OpenAI’s Sam Altman and DeepMind’s Demis Hassabis signal caution
I’ll be following up on this lawsuit with a more detailed piece — but thought it was interesting that the news arrives as both OpenAI (who released DALL-E 2 and ChatGPT to immense hype) and DeepMind (which has stayed away from publicly releasing creative AI models) expressed caution regarding the future of generative AI.
In a Time magazine interview last week, DeepMind CEO Hassabis said “When it comes to very powerful technologies—and obviously AI is going to be one of the most powerful ever—we need to be careful,” he says. “Not everybody is thinking about those things. It’s like experimentalists, many of whom don’t realize they’re holding dangerous material.” In urging his competitors to proceed cautiously, he said “I would advocate not moving fast and breaking things.”
Meanwhile, as recently as a year ago, OpenAI CEO Sam Altman encouraged speed, tweeting “Move faster. Slowness anywhere justifies slowness everywhere.” But last week he sang a different tune, according to Reuters reporter Krystal Hu, who tweeted: “@sama said OpenAI’s GPT-4 will launch only when they can do it safely & responsibly. ‘In general we are going to release technology much more slowly than people would like. We’re going to sit on it for much longer…’”
Generative AI can turn “from foe to friend”
Debates around generative AI are certainly only beginning. But the time for these conversations is now, according to the World Economic Forum, which released an article yesterday on the topic tied to its annual meeting currently happening in Davos, Switzerland.
“Just as many have advocated for the importance of diverse data and engineers in the AI industry, so must we bring in expertise from psychology, government, cybersecurity and business to the AI conversation,” the article said. “It will take open discussion and shared perspectives between cybersecurity leaders, AI developers, practitioners, business leaders, elected officials and citizens to determine a plan for thoughtful regulation of generative AI. All voices must be heard. Together, we can surely tackle this threat to public safety, critical infrastructure and our world. We can turn generative AI from foe to friend.”
= = = = =
» **WORK TASK**
Copy the text on caution about generative AI from "Meanwhile, as recently" to "in Davos, Switzerland.", switching "Davos" to "Zurich".
= = = = =
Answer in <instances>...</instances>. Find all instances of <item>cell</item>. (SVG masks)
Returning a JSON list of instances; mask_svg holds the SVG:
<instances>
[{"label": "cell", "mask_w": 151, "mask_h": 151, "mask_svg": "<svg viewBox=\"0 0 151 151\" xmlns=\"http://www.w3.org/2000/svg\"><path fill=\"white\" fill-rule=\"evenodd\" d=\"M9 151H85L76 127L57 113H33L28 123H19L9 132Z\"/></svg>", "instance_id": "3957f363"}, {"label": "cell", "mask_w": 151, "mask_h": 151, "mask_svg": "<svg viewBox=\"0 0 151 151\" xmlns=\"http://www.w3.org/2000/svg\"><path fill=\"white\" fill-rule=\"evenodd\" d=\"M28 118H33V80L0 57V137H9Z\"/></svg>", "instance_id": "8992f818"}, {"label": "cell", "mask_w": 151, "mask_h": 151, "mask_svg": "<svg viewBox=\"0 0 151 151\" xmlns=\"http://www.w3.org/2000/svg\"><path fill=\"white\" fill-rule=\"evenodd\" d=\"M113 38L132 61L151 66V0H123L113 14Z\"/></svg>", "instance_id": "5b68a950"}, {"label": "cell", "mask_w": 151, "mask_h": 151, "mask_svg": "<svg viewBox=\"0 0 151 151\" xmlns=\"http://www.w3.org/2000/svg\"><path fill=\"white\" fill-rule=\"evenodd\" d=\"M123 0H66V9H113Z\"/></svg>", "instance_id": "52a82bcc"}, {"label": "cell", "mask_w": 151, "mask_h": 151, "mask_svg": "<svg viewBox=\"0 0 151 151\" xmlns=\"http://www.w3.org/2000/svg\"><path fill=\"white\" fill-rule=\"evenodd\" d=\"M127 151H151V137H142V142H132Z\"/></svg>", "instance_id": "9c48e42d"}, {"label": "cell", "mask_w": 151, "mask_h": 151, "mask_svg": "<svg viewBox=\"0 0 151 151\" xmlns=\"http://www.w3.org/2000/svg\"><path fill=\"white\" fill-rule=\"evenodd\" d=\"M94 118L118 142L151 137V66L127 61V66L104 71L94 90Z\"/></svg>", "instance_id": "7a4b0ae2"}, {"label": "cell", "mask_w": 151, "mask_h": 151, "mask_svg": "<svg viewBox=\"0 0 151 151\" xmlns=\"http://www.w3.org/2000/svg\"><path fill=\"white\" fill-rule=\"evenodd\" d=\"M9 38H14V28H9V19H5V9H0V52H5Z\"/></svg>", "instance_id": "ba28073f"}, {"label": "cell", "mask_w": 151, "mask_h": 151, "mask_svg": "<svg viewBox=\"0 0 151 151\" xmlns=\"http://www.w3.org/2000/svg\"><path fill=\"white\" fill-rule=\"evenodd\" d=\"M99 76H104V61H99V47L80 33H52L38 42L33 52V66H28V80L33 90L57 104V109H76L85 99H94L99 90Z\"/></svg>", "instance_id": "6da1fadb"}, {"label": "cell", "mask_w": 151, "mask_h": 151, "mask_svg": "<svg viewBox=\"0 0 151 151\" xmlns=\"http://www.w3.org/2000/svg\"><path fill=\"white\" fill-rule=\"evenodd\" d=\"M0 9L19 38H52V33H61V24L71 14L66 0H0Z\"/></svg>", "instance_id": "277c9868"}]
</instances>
= = = = =
» **OUTPUT**
Meanwhile, as recently as a year ago, OpenAI CEO Sam Altman encouraged speed, tweeting “Move faster. Slowness anywhere justifies slowness everywhere.” But last week he sang a different tune, according to Reuters reporter Krystal Hu, who tweeted: “@sama said OpenAI’s GPT-4 will launch only when they can do it safely & responsibly. ‘In general we are going to release technology much more slowly than people would like. We’re going to sit on it for much longer…’”
Generative AI can turn “from foe to friend”
Debates around generative AI are certainly only beginning. But the time for these conversations is now, according to the World Economic Forum, which released an article yesterday on the topic tied to its annual meeting currently happening in Zurich, Switzerland.